Il Ministero dell'istruzione ha destituito una docente di ruolo di storia e filosofia per l'assoluta e permanente inettitudine alla docenza, per una pluralità di fatti acquisiti a seguito di una visita ispettiva che aveva raccolto le dichiarazioni di alunni e professori e raccolto una pluralità di documenti dai quali non si desumeva una semplice disorganizzazione e faciloneria della docente ma un'assoluta incapacità didattica.

Questa incapacità, per il Ministero, era desumibile dalle seguenti circostanze in fatto:

"a) disattenzione dell'insegnante verso gli alunni durante le loro interrogazioni (uso continuo di cellulare con messaggistica; foto al libro di testo per la preparazione della verifica scritta in un'altra classe, contemporaneo colloquio con altro studente diverso dall'interrogato che stava rispondendo); b) assegnazione di voti in modo casuale ed improvvisato; c) scarsa attenzione ed improvvisazione durante le lezioni; d) scarsa cura nelle lezioni (non aveva il libro di testo che prendeva in prestito temporaneo dagli alunni); e) gravi imprecisioni nel redigere i programmi finali delle classi quarte (programma e numero di ore diversi da quelli dedicati effettivamente alle spiegazioni, ad es. argomento su Hegel in realtà mai trattato in classe)."

L'insegnante non utilizzava libri di testo, interrogava con disattenzione ed assegnava i voti a casaccio; il tutto con lezioni improvvisate.

In aggiunta a ciò, l'insegnante, rientrata a scuola dopo un periodo di assenza, non aveva mai preso visione dell'attività svolta dal supplente che l'aveva sostituita, violando così il principio della continuità didattica insito in qualsiasi programma scolastico.

Il periodo di insegnamento della docente oggetto dell'indagine ministeriale si riferiva a soli 4 mesi del 2015 e ad un mese del 2016. Nonostante il breve arco temporale della condotta esaminata, la Corte di Appello ha ritenuto che i fatti emersi fossero tali da giustificare il provvedimento di esonero dall'insegnamento.
==============================
Consegna: Riassumi in forma più breve il paragrafo del brano che inizia con «Il periodo di insegnamento», conservandone i fatti principali.
==============================
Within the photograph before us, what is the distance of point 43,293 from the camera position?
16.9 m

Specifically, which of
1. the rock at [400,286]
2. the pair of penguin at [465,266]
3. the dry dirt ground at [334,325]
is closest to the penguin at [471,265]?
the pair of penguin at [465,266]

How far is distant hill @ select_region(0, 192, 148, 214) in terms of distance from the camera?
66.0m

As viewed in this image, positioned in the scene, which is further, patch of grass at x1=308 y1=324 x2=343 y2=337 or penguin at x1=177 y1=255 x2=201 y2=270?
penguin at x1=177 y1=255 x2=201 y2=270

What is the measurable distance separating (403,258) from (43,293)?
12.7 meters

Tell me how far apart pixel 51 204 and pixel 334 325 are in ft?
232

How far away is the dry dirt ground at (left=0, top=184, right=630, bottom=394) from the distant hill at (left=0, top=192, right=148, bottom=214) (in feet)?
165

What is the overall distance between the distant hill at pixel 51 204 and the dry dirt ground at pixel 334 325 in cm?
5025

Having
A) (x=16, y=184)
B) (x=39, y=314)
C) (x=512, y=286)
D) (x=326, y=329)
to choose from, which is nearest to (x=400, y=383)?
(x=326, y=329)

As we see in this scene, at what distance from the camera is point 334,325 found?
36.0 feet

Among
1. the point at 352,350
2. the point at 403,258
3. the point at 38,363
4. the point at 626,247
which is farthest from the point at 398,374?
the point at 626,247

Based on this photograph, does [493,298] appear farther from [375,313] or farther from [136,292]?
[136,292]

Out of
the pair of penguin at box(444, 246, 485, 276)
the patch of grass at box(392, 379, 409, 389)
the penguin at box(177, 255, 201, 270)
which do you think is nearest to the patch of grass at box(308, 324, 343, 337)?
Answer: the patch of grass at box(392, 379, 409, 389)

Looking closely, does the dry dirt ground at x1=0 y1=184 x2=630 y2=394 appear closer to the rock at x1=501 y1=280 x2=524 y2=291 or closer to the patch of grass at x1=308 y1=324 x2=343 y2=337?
==============================
Risposta completa: L'indagine ministeriale riguardava solo 4 mesi di insegnamento del 2015 e uno del 2016. Nonostante il periodo breve, la Corte di Appello ha ritenuto i fatti sufficienti a giustificare l'esonero della docente dall'insegnamento.